Dimanche 13 mai, Eliane Klein, déléguée du Crif Région Centre, a adressé un discours fort à l'occasion des commémorations du camp de Pithiviers.

 Le chagrin et la colère - Discours de Eliane Klein, Président du Crif Région Centre, pour les commémorations du camp de Pithiviers

Sans méconnaître l'importance des témoignages écrits pendant et après la Shoah, je rends hommages aux hommes et aux femmes , vivants ou disparus- Rachel Jédinak, Raphaël Esraïl- Zalman Brajer, Henry Bulawko- et tant d'autres, ceux qui n'ont pas été écoutés après la guerre, car peu voulaient ou pouvaient les entendre, les croire. Ces survivants qui avaient vus ce qu'aucun autre regard humain n'avait vu ( Georges Bensoussan) Ils et elles ont eu le courage de consacrer une grande partie de leur vie à témoigner, répondant à la terrible obsession des nazis d'effacer jusqu'aux  traces de leurs crimes.

Tout en sachant qu'il y aura  toujours quelque chose d'intransmissible dans le calvaire vécu dans les camps et une mémoire sans paroles des millions d'adultes et d'enfants massacrés par les Einsatzgruppen dans les territoires de l'ex Urss.

Je pense aux "orphelins de la Shoah" qui ont survécu , cachés, souvent sauvés par leurs familles d'accueil, ces Justes, connus ou inconnus. "Ces enfants ont vécu la douloureuse expérience de l'absence et de l'attente vaine" ( Simone Veil)

En cet instant, je rends hommage au magnifique travail de Serge Klarsfeld qui a su donner un nom, un visage , en particuliers aux milliers d' enfants juifs  assassinés. Leur crime: Etre nés. ( J'associe Béate  à cet hommage pour son courage indéfectible)

Il n'ya pas de Mémoire sans lieux, sans inscriptions.

Nous sommes  en ce lieu à côté des stèles où sont inscrits les noms de ceux qui, avec des millions d'autres, n'ont aucune place dans aucun cimetière.

 Comme chaque année, notre geste  s'inscrit dans  le sentiment d'une dette envers un monde anéanti, rejoignant la tradition juive tournée vers  la connaissance et la transmission de ce qui fut.

En ce lieu, comme à Beaune la Rolande, des milliers de Juifs furent internés après l'arrestation dite du "billet vert" et après la Rafle du Vel d'Hiv.
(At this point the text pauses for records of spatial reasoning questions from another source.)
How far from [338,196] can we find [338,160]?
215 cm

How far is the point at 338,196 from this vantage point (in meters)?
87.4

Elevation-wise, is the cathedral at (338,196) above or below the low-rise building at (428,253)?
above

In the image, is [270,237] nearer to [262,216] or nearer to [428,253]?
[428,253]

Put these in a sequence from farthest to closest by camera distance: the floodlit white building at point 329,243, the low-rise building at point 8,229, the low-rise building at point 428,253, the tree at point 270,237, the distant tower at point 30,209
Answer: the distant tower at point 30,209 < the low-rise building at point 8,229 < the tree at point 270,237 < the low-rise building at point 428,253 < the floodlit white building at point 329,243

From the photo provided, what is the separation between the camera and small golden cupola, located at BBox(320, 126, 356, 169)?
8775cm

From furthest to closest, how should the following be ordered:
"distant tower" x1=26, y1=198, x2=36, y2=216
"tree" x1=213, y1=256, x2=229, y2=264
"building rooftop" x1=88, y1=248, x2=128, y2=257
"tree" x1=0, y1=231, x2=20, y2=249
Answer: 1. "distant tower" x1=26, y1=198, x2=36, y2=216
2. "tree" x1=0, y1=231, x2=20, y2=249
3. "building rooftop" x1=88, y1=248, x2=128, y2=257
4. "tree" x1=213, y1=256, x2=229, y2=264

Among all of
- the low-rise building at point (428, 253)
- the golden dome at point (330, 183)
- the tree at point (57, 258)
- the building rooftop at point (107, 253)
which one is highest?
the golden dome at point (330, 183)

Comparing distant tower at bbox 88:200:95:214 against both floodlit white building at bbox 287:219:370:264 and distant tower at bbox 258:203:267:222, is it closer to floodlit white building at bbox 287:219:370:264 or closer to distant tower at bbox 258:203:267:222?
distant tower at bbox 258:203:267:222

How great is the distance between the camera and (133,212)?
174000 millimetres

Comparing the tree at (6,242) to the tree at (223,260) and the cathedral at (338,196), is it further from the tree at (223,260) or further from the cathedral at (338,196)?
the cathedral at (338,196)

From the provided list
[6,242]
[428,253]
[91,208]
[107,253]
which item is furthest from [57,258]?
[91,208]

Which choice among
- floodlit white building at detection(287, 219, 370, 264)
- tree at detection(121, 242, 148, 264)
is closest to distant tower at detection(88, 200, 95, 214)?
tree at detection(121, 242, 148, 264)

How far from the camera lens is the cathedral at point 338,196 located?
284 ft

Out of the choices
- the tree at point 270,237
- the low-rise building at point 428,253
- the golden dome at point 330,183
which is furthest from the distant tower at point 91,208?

Arrestations et internements précédés par le fichage, l'exclusion , la spoliation  sur les ordres du Régime de Vichy, avant même la demande des Allemands.

Vichy avait créé un monstre bureaucratique ne pouvant qu'aider les nazis à parvenir à leurs  sinistres fins: la destruction du peuple juif.

Il s'agit donc, dans notre impératif de connaissance, d'appréhender "la singularité de l'extermination des Juifs d'Europe... la spécificité d'un fait historique...lui donner toute sa profondeur politique..." ( Barbara Lefebvre).

Il s'agit de réfléchir sur ce crime contre l'humanité, perpétré sur le sol européen, génocide advenu dans le silence assourdissant des nations: silence général à l'origine du terrible sentiment de solitude ressenti par de si nombreux Juifs de France. Le secours est venu des organisations juives, d'associations caritatives chrétiennes et de Justes des nations."Pas un cri, pas une clameur  n'a interrompu cette conspiration du silence, et, pire, ces refus tacites  des autorités de sauvegarder des vies humaines" Jacqueline Mesnil - Amar ( "Ceux qui ne dormaient pas" Pages 182 /183)

Je reviendrai sur cette notion de silence, synonyme d'indifférence, de lâcheté, d'abandon , de solitude qui n'est pas sans écho aujourd'hui.

Pour l'historien, la Shoah est un fait d'Histoire qui s'inscrit dans le temps long, la généalogie et l'anthropologie : "la destruction des Juifs d'Europe est incompréhensible en dehors de l'étude d'une culture européenne qui a fantasmé leur mort des siècles durant" (GB). En Allemagne, cela a abouti à une rupture dans la civilisation: la notion de personne humaine a été abolie par le Droit nazi qui a légalisé l'anéantissement d'un peuple, le peuple juif, pour crime de naissance; ce discours juridique autorisait qui a le droit d'habiter la terre ou non, expulsant les Juifs du genre humain.

Le récit historique nous révèle cette vérité: pour la mise en oeuvre de ce dessein criminel, ce "trou noir de l'histoire", la Shoah, ce ne fut pas la barbarie coexistant avec le progrès technique, c'est les moyens de la civilisation au service du mal radical: les camps de la mort et le gazage des victimes détruites comme le mal absolu, comme de l'ordure. Les camps de Belzec, Sobibor et Tréblinka  figurant le paroxysme de cette barbarie.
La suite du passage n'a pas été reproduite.